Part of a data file

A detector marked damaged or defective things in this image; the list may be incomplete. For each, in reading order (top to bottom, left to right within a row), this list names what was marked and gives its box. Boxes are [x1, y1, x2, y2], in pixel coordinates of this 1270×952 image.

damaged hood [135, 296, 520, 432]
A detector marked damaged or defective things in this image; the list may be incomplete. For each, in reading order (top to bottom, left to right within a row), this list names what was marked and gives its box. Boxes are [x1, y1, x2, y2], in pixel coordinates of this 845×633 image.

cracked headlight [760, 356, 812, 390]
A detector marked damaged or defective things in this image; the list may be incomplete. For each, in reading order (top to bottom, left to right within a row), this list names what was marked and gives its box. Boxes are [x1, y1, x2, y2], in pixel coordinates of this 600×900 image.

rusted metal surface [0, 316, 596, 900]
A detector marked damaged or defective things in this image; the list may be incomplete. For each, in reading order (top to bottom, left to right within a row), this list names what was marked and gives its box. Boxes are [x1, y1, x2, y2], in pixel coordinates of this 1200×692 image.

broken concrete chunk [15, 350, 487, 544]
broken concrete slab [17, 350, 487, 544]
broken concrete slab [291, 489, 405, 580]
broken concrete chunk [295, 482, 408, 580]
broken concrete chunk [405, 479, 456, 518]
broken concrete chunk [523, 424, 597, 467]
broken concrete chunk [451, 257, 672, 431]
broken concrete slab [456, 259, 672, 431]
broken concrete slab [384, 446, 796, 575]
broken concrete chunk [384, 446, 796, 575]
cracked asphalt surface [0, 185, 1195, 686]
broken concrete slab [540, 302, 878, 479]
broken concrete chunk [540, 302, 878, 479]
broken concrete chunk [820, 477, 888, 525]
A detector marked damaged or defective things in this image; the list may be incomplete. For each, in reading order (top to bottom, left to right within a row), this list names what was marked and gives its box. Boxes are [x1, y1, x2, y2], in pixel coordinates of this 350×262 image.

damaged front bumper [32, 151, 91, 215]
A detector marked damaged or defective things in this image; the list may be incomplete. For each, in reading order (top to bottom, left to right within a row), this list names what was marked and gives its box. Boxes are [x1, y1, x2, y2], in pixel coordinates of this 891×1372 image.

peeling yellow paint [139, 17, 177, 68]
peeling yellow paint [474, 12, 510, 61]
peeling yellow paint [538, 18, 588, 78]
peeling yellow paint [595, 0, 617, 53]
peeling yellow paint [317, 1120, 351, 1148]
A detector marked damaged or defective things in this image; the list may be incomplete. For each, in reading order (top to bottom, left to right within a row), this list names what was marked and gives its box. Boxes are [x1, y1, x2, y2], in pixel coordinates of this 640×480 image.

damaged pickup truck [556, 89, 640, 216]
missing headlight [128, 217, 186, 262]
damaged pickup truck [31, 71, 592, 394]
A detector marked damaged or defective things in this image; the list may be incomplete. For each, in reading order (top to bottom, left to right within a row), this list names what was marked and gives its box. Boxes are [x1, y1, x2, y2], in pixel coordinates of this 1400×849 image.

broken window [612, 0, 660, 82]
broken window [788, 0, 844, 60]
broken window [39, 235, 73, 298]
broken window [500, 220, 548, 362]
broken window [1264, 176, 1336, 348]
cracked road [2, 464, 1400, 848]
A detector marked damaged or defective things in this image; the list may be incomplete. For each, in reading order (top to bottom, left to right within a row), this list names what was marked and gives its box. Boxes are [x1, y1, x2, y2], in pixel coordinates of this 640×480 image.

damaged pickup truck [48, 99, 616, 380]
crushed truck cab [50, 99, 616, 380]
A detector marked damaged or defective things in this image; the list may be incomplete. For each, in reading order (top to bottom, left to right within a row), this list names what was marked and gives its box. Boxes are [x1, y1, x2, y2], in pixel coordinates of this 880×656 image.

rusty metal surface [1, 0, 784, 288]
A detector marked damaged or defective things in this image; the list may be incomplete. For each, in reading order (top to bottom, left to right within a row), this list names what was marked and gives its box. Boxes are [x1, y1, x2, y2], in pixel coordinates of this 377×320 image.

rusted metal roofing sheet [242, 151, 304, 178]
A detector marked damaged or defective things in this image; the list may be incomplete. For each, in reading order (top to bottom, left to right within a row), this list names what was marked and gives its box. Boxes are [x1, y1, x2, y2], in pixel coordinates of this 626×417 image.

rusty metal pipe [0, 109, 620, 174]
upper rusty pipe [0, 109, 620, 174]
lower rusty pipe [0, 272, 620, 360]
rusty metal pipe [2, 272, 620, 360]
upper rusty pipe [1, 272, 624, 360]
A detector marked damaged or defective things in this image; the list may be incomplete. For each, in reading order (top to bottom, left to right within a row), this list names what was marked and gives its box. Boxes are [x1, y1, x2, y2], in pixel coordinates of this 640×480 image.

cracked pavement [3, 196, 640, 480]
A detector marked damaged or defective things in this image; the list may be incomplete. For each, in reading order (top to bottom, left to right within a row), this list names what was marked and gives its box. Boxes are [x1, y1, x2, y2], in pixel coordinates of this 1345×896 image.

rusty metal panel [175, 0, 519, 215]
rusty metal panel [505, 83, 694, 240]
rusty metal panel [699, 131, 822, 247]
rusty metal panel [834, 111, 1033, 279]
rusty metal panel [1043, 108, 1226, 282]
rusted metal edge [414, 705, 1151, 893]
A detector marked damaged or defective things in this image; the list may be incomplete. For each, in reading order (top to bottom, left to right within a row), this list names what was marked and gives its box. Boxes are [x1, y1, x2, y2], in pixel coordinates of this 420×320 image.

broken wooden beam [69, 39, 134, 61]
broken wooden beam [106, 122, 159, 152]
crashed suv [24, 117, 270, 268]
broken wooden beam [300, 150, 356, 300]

WHAT IS BEING ASKED:
Copy out, unchanged, the lines of the records above, starting at the line that contains "this 891×1372 image." and ending at the line that contains "peeling yellow paint [595, 0, 617, 53]".

SOLUTION:
A detector marked damaged or defective things in this image; the list may be incomplete. For each, in reading order (top to bottom, left to right within a row), this list names what was marked and gives its box. Boxes are [x1, y1, x2, y2], in pixel coordinates of this 891×1372 image.

peeling yellow paint [139, 17, 177, 68]
peeling yellow paint [474, 12, 510, 61]
peeling yellow paint [538, 18, 588, 78]
peeling yellow paint [595, 0, 617, 53]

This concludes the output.